It's been the standard I see from ICH E3 guidelines that the FDA released. Presenting all of our data in standard static table has been, the main practice that we've always gone from. But there are several problems with this. Even though it gives all the information, and it may be the easiest way to disseminate that information.

It's really hard to actually read these tables, and it's really easy to miss signals because of them. So instead of looking at these static tables, we need to take advantage of again this electronic data capture environment that we live in, and start with views such as a dynamic visual summary view.

That allows you to quickly highlight the issues of potential, in this case, adverse events that are occurring. So here, quickly, from a graph you can see that there's enormous count for this adverse event. And then tools that allow you to drill down and filter, lets you get to that level of patient detail that you need, starting form a summary view.

Now adding on more statistical considerations to that, it isn't just always a count and percent game. Applying statistical analysis early and often in a clinical trial can really drive the analysis. Both in terms of just evaluating safety, but also, again, detecting trends or anomalies in your data.

So a space constrained view that we found be a good recommendation for both our customers and that the FDA has begun looking at, is this idea of looking at a summary statistical view that's performing a statistical analysis of comparing the incidence of certain adverse events versus the treatment differences.

So our X-axis here, our X-axis here is a clinical difference in treatment in terms of the accounts of adverse events, which we're comparing with using statistics to our Y-axis which represents the P value or the significance, the statistical significance of that event.
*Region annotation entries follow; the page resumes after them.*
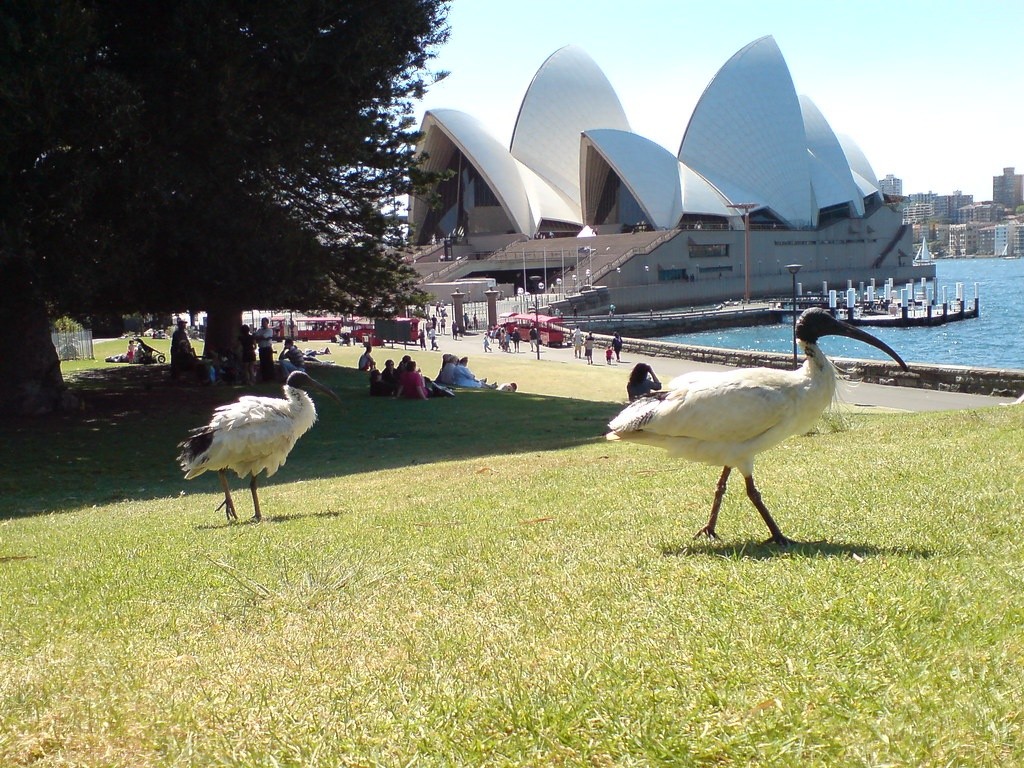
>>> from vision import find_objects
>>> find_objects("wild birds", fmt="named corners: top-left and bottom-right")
top-left (174, 371), bottom-right (342, 523)
top-left (604, 307), bottom-right (910, 547)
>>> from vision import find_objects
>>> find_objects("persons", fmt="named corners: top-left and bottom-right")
top-left (551, 283), bottom-right (555, 293)
top-left (627, 364), bottom-right (661, 403)
top-left (534, 218), bottom-right (777, 240)
top-left (126, 299), bottom-right (625, 402)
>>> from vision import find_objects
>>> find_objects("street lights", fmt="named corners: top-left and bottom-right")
top-left (783, 263), bottom-right (803, 370)
top-left (517, 287), bottom-right (524, 314)
top-left (538, 282), bottom-right (544, 306)
top-left (572, 274), bottom-right (577, 294)
top-left (586, 272), bottom-right (591, 287)
top-left (555, 279), bottom-right (562, 301)
top-left (725, 202), bottom-right (762, 301)
top-left (528, 273), bottom-right (541, 360)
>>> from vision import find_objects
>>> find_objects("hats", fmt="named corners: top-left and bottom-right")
top-left (177, 320), bottom-right (188, 325)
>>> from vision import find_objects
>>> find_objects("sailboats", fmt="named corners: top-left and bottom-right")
top-left (911, 236), bottom-right (936, 263)
top-left (1001, 244), bottom-right (1019, 260)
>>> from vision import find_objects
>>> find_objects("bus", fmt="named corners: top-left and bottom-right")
top-left (269, 317), bottom-right (344, 342)
top-left (514, 315), bottom-right (565, 348)
top-left (350, 317), bottom-right (420, 344)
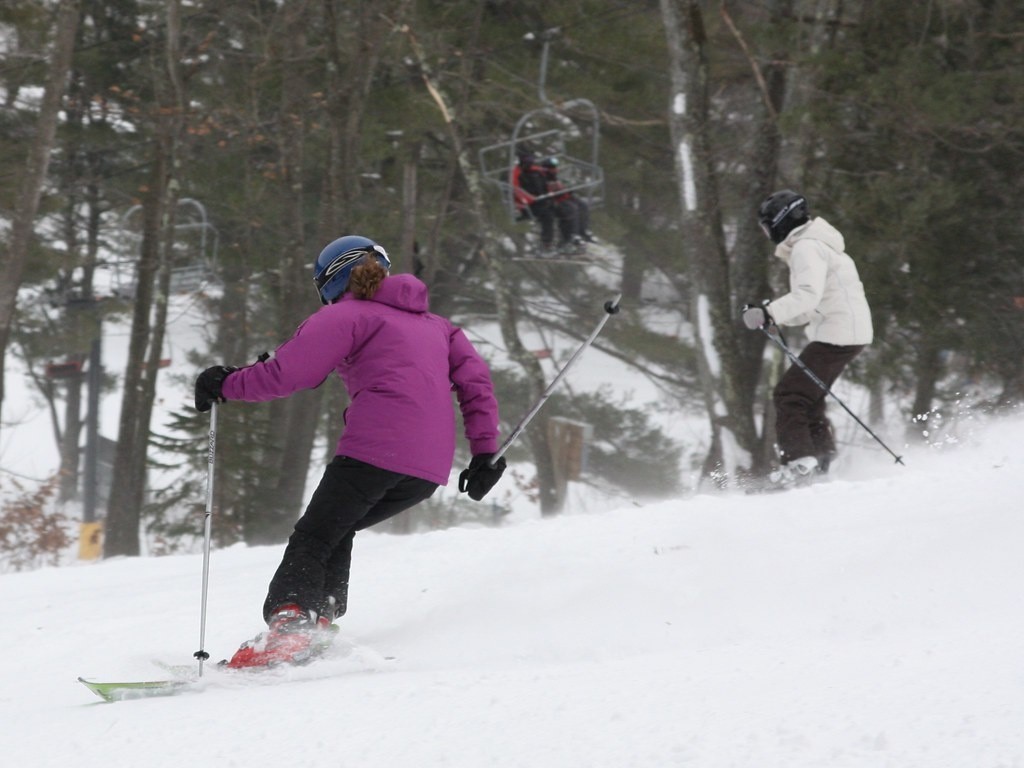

Presenting the space constrained view, again lets you really drive in on and hone in on the important things that are occurring during your safety analysis.

And from that view you can then drill down into these standard relative risk tables. From our collaborations with the FDA we often hear, oh well we want a table of the top 30 adverse events and their relative risk and confidence intervals. Well, what is that top 30, why is that a threshold?

They might look at that table and say actually I want the top 50 or I only need the top 10. So instead of providing that static view if it's driven from a statistical space constraint results view, we can get to the information that they truly want for the reviews much faster. So as the safety analysis continues there are several more advanced statistical analysis complexities that we need to address.

Again one of the things is, there's a lot of data, and big data, big noise. So how do we deal with the noise in order to pick out the truly interesting signals in our data? Part of that could be applying multiple testing methods, such as false discovery rate or even some other ones that have been developed more recently that adhere to the known structure of, say, adverse events where you have body system level information, so you can apply a multi-level, double-FDR correction. Other customers have been requesting methods to do Bayesian analysis.

So take the prior information that we know, and build that into our model to understand the adverse events that are effecting our trial, and that's really key too, because every trial is different, and every trial has a different expected safety profile, and that should be taken into consideration during your review.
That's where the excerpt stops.